A New Kind of Carbon Explorer Rides Out the Storm

A series from the new Carbon Flux Explorer’s optical sedimentation recorder shows three views of the same collection of carbon-containing particles and live invading organisms, which descend from surface waters at dawn (shown for their beauty, although they rarely get into the system). The images are 26 millimeters across, a little over an inch, and resolution is 10 millionths of a meter. The three lighting modes are, left, dark field (side) illumination; middle, transmitted light; and right, cross-polarized light, which can detect birefringent calcium carbonate – the small, very bright particles – and structures in some organisms. Two living larval ctenophores (comb jellies) are at left and right. The buckyball shape at top is a dead radiolarian, a one-celled animal with a silica skeleton.
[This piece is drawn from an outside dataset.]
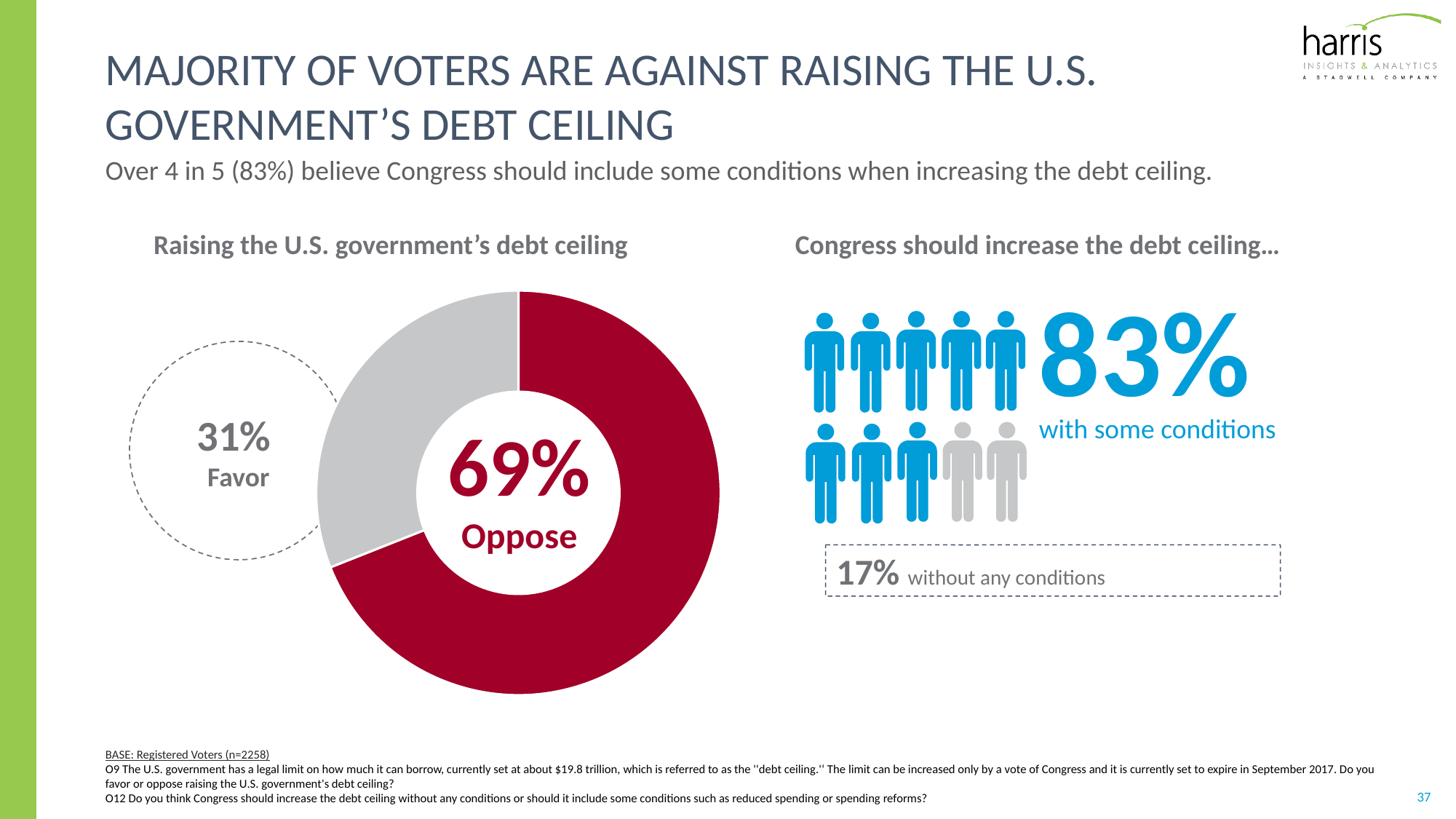
In the chart titled "Raising the U.S. government's debt ceiling", what share of voters favor raising the debt ceiling? 31% In the graphic titled "Congress should increase the debt ceiling...", how many person icons are shown in total? 10 In the chart titled "Raising the U.S. government's debt ceiling", what colour is the Oppose segment? Red In the graphic titled "Congress should increase the debt ceiling...", which option has the smaller share? Without any conditions In the graphic titled "Congress should increase the debt ceiling...", what share of voters say the increase should come with some conditions? 83% In the chart titled "Raising the U.S. government's debt ceiling", how many response categories are shown? 2 What kind of chart is shown under the title "Raising the U.S. government's debt ceiling"? Donut (pie) chart In the chart titled "Raising the U.S. government's debt ceiling", what share of voters oppose raising the debt ceiling? 69% In the graphic titled "Congress should increase the debt ceiling...", what is the difference in percentage points between "with some conditions" and "without any conditions"? 66 percentage points In the chart titled "Raising the U.S. government's debt ceiling", which response has the larger share, Favor or Oppose? Oppose In the chart titled "Raising the U.S. government's debt ceiling", what is the difference in percentage points between Oppose and Favor? 38 percentage points In the graphic titled "Congress should increase the debt ceiling...", what share of voters say the increase should come without any conditions? 17%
The carbon sedimentation is composed of a half-dozen amorphous aggregates and a dead crustacean.

Carbon Explorers have produced detailed information on the carbon cycle in the Atlantic, Pacific, and Southern Oceans – information that would be unaffordable or even impossible to obtain from shipboard. Now a new breed of Carbon Flux Explorers not only measures day-by-day variations in biomass sediment, they can determine exactly what’s in each collected sample. Knowing what’s in the sediment, including what’s eating the detritus, adds essential knowledge for understanding the ocean carbon cycle.